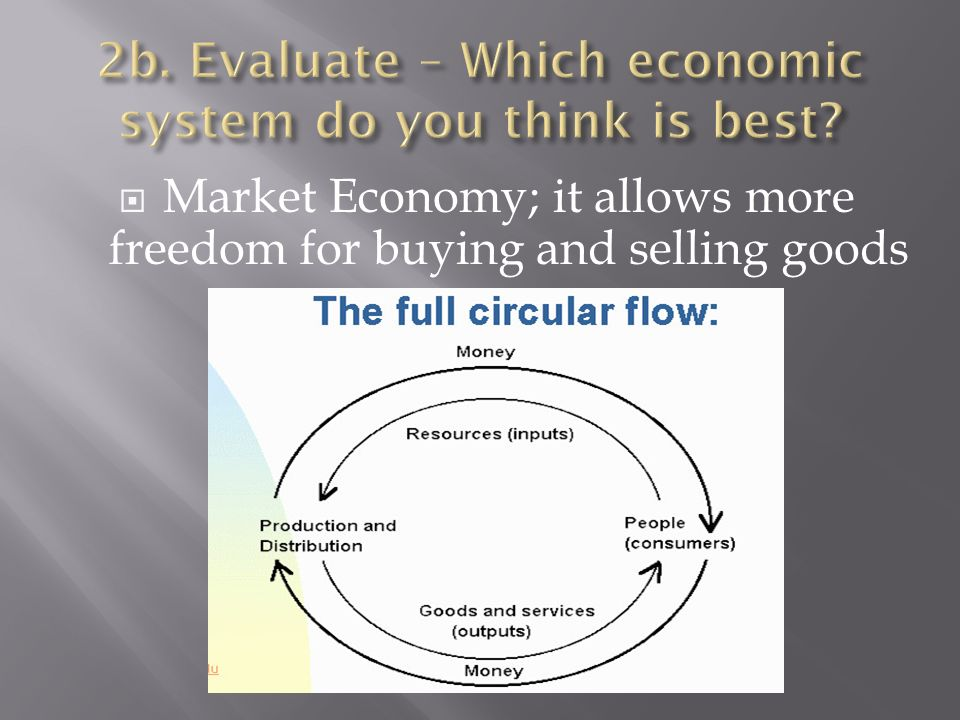  Market Economy; it allows more freedom for buying and selling goods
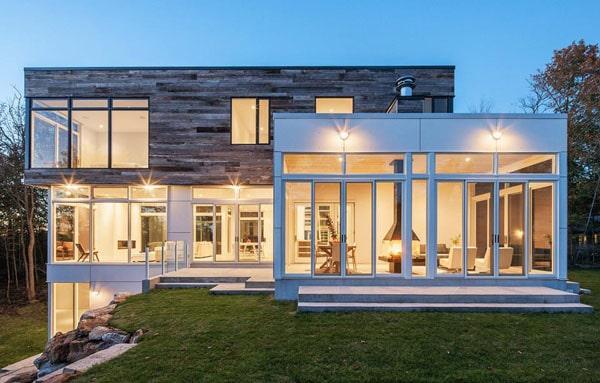 Gatineau Hills Residence-Christopher Simmonds Architect-01-1 Kindesign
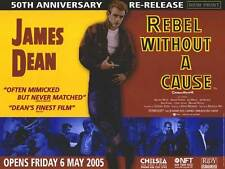 Rebel Without a Cause -Original UK BFI Re-Release British Quad Poster-James Dean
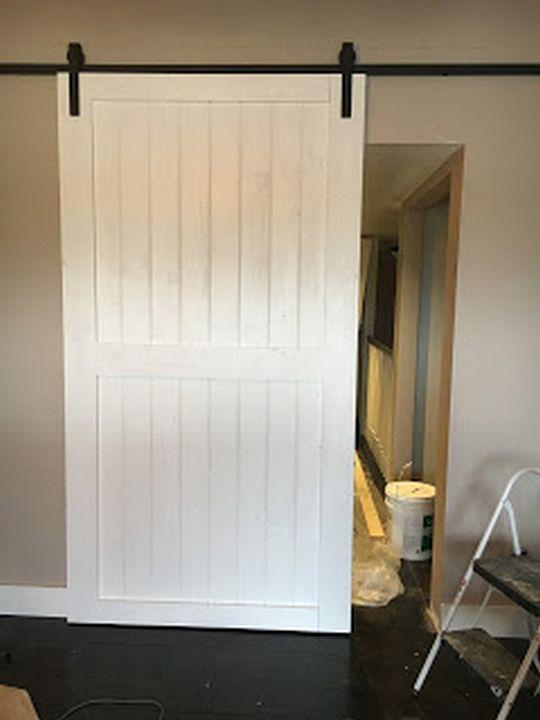 Cheap and Easy Barn Door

==============================

WORK TASK: From the line holding "Gatineau Hills Residence-Christopher" to the final line of the data above, give each line again exactly, both ends included, and drop the pictures.

OUTPUT:
 Gatineau Hills Residence-Christopher Simmonds Architect-01-1 Kindesign
 Rebel Without a Cause -Original UK BFI Re-Release British Quad Poster-James Dean
 Cheap and Easy Barn Door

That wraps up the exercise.